SHAMap Architecture and Node Hierarchy

← Back to SHAMap and NodeStore: Data Persistence and State Management


Introduction

Now that you understand the mathematical foundations of Merkle-Patricia tries, let's explore how XRPL actually implements them in the SHAMap data structure.

The SHAMap is responsible for:

  • Maintaining account and transaction state in a cryptographically-verified Merkle tree

  • Computing root hashes that represent entire ledger state

  • Enabling efficient navigation through key-based lookups

  • Supporting snapshots and immutability for historical ledgers

  • Providing proof generation for trustless state verification

This chapter covers the architectural overview and node types.
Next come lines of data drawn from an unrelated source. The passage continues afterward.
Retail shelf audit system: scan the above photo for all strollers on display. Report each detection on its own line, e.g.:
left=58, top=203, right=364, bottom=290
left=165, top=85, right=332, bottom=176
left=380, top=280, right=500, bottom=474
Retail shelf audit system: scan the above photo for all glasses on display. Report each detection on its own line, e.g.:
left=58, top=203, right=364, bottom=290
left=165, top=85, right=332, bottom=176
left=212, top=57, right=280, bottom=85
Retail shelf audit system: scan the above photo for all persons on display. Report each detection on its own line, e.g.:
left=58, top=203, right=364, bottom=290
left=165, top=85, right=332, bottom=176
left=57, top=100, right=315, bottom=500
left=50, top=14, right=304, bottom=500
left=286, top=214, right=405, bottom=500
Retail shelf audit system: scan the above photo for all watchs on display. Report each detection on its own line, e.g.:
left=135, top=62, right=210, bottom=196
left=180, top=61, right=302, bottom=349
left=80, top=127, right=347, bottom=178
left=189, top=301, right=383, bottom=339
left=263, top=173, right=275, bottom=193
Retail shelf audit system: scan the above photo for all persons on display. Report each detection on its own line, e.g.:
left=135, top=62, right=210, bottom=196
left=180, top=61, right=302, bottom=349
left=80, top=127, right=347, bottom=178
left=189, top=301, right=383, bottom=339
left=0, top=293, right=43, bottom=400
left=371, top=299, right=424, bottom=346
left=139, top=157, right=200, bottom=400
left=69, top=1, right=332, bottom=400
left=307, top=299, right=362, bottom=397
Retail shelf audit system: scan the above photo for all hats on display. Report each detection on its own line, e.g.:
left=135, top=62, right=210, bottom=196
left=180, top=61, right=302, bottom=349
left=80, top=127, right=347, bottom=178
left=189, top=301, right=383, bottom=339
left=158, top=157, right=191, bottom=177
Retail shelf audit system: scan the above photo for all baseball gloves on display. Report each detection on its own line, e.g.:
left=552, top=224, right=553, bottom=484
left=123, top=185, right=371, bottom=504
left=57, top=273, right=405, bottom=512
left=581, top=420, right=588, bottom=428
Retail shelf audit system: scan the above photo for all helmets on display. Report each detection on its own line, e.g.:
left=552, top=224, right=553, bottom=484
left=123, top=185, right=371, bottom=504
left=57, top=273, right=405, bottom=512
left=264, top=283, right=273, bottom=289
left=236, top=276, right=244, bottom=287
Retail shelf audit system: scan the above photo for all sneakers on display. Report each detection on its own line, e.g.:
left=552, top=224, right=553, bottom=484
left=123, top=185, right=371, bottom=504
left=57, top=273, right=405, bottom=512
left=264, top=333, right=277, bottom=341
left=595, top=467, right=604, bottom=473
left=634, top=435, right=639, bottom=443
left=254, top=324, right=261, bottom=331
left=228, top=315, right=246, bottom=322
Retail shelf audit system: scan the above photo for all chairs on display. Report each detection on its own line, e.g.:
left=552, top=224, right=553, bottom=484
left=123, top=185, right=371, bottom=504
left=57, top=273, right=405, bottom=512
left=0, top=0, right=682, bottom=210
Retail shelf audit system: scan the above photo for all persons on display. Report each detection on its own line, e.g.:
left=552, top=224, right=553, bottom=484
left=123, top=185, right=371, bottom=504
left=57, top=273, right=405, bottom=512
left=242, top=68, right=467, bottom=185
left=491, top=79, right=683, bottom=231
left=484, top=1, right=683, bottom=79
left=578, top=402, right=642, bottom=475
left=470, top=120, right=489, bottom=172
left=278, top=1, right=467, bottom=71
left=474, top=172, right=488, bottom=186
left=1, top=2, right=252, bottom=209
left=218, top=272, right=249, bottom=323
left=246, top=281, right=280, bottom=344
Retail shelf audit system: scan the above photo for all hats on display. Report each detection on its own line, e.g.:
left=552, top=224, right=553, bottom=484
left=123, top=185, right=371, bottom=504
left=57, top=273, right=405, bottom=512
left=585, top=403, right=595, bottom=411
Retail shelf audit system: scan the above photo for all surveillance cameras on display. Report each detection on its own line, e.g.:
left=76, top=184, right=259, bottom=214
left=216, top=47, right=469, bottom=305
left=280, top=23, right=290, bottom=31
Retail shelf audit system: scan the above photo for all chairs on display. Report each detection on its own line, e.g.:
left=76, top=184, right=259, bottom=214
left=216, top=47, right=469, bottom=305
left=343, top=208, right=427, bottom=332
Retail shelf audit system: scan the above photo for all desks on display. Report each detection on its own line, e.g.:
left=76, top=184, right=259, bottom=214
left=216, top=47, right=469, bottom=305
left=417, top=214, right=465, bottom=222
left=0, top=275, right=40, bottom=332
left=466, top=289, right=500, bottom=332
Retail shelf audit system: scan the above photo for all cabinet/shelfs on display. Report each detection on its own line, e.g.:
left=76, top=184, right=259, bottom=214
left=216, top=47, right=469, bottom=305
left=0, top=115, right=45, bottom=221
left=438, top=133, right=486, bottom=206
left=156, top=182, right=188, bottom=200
Later chapters dive into specific algorithms for navigation, hashing, and synchronization.

Core Design Principles

The SHAMap architecture achieves three critical properties:

1. Cryptographic Integrity

Every change to data propagates through hashes up to the root:

Modify Account0 data:
  Account0 hash changes
  Parent hash changes (incorporates new Account0 hash)
  Grandparent hash changes
  ... up to root

New root hash is deterministically different from old root hash

This ensures that no data can be modified undetected. Changing even one bit in an account's balance changes the root hash.

2. Efficient Navigation

The Patricia trie structure uses account identifiers as navigation guides:

Account hash: 0x3A7F2E1B4C9D...
Tree navigation:
  Level 0: Extract digit 3 → go to child 3
  Level 1: Extract digit A → go to child A
  Level 2: Extract digit 7 → go to child 7
  ... follow 4-bit chunks down the tree

No binary search needed. The path is directly encoded in the key.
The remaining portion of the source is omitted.